▸ **What you will do**: In full and without error, repeat the entries below.

'''

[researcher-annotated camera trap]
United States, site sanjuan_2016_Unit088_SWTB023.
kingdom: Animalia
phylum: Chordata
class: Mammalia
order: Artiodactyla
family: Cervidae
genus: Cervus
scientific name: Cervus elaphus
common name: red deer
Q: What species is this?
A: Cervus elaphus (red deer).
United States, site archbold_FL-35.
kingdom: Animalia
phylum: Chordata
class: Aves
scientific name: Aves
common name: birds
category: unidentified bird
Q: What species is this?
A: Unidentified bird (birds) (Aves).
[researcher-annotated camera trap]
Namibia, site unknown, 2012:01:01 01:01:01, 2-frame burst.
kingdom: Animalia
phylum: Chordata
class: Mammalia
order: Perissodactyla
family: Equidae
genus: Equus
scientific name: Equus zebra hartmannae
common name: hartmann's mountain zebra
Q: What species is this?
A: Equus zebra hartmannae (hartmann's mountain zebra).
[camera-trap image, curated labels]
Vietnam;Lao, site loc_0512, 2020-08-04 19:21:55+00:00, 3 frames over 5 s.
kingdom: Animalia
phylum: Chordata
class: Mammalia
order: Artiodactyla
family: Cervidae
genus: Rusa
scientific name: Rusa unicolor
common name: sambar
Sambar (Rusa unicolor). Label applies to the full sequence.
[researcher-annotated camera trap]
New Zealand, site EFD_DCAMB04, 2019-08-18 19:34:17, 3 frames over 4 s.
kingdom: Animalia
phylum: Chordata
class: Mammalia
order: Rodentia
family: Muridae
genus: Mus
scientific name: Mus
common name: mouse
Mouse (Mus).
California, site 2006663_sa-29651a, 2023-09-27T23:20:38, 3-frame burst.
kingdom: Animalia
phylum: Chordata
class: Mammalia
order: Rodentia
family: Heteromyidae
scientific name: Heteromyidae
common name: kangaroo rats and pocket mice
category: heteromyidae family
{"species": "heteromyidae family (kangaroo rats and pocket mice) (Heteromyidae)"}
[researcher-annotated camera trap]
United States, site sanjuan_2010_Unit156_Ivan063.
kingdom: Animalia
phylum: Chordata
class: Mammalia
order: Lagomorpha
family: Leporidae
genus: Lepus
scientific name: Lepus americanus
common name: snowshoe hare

'''

▸ **Response below**:
[researcher-annotated camera trap]
United States, site sanjuan_2016_Unit088_SWTB023.
kingdom: Animalia
phylum: Chordata
class: Mammalia
order: Artiodactyla
family: Cervidae
genus: Cervus
scientific name: Cervus elaphus
common name: red deer
Q: What species is this?
A: Cervus elaphus (red deer).
United States, site archbold_FL-35.
kingdom: Animalia
phylum: Chordata
class: Aves
scientific name: Aves
common name: birds
category: unidentified bird
Q: What species is this?
A: Unidentified bird (birds) (Aves).
[researcher-annotated camera trap]
Namibia, site unknown, 2012:01:01 01:01:01, 2-frame burst.
kingdom: Animalia
phylum: Chordata
class: Mammalia
order: Perissodactyla
family: Equidae
genus: Equus
scientific name: Equus zebra hartmannae
common name: hartmann's mountain zebra
Q: What species is this?
A: Equus zebra hartmannae (hartmann's mountain zebra).
[camera-trap image, curated labels]
Vietnam;Lao, site loc_0512, 2020-08-04 19:21:55+00:00, 3 frames over 5 s.
kingdom: Animalia
phylum: Chordata
class: Mammalia
order: Artiodactyla
family: Cervidae
genus: Rusa
scientific name: Rusa unicolor
common name: sambar
Sambar (Rusa unicolor). Label applies to the full sequence.
[researcher-annotated camera trap]
New Zealand, site EFD_DCAMB04, 2019-08-18 19:34:17, 3 frames over 4 s.
kingdom: Animalia
phylum: Chordata
class: Mammalia
order: Rodentia
family: Muridae
genus: Mus
scientific name: Mus
common name: mouse
Mouse (Mus).
California, site 2006663_sa-29651a, 2023-09-27T23:20:38, 3-frame burst.
kingdom: Animalia
phylum: Chordata
class: Mammalia
order: Rodentia
family: Heteromyidae
scientific name: Heteromyidae
common name: kangaroo rats and pocket mice
category: heteromyidae family
{"species": "heteromyidae family (kangaroo rats and pocket mice) (Heteromyidae)"}
[researcher-annotated camera trap]
United States, site sanjuan_2010_Unit156_Ivan063.
kingdom: Animalia
phylum: Chordata
class: Mammalia
order: Lagomorpha
family: Leporidae
genus: Lepus
scientific name: Lepus americanus
common name: snowshoe hare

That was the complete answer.